[RECORD EXTRACTS Boundary: Start]

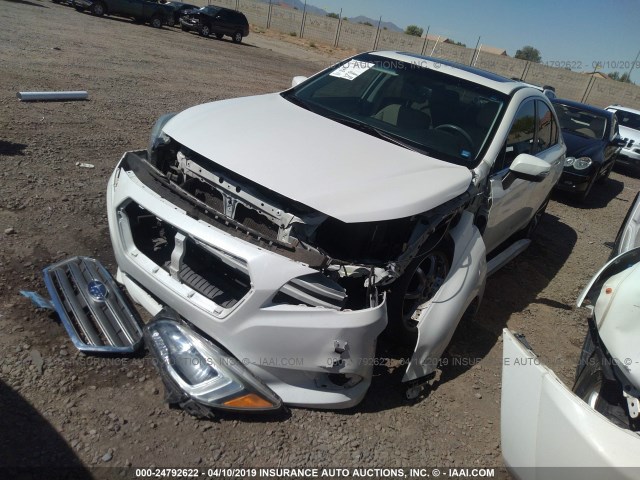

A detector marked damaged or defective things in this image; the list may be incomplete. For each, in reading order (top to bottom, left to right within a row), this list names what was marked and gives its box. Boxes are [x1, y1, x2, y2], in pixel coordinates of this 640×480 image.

detached headlight [146, 112, 175, 156]
detached headlight [149, 312, 284, 412]
damaged front bumper [107, 150, 388, 408]
white damaged sedan [105, 51, 564, 412]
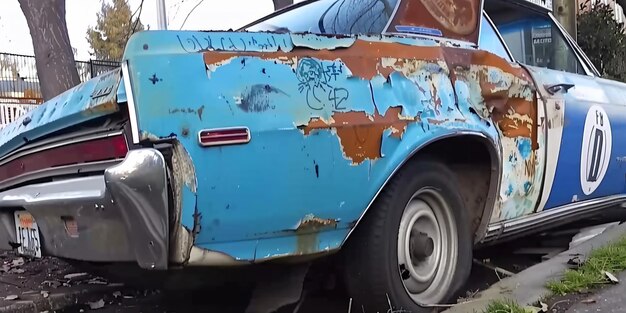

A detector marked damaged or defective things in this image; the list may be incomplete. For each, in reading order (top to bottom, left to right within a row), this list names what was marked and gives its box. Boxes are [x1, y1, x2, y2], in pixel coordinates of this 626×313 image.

bare metal rust [300, 108, 412, 163]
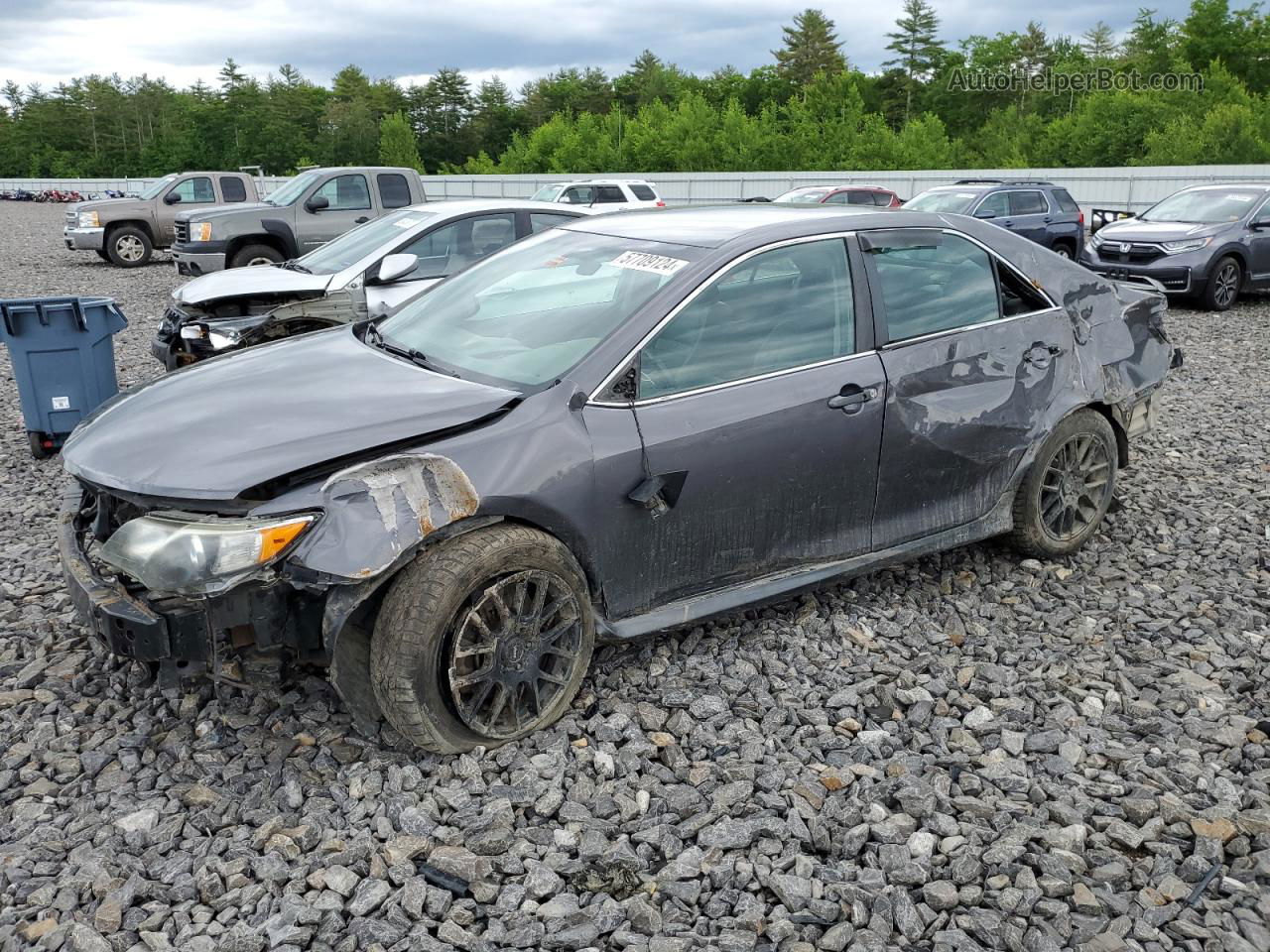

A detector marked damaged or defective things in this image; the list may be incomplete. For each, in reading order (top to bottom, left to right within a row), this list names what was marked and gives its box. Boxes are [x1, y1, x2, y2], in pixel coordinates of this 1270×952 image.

exposed headlight [98, 515, 315, 596]
damaged front end [151, 287, 368, 368]
damaged front end [56, 451, 479, 721]
damaged rear door [583, 234, 883, 614]
damaged rear door [863, 225, 1072, 547]
exposed headlight [1163, 237, 1208, 255]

[RECORD EXTRACTS Boundary: End]

### EXERCISE
Only the lines from the one with "this 626×313 image." through the last line above belong in the answer. Reproduce them exactly, without the pictures.

### ANSWER FOR THE TASK
A detector marked damaged or defective things in this image; the list may be incomplete. For each, in reading order (top to bottom, left to right within a row), this list names what was marked and gives its box. Boxes are [x1, y1, x2, y2], in pixel coordinates of this 626×313 image.

bare metal rust [300, 108, 412, 163]

A detector marked damaged or defective things in this image; the list may be incomplete. For each, in reading order (top to bottom, left to right within a row), this list names what was marked and gives its box. Boxes are [x1, y1, x2, y2], in pixel coordinates of this 1270×952 image.

exposed headlight [98, 515, 315, 596]
damaged front end [151, 287, 368, 368]
damaged front end [56, 451, 479, 721]
damaged rear door [583, 234, 883, 614]
damaged rear door [863, 225, 1072, 547]
exposed headlight [1163, 237, 1208, 255]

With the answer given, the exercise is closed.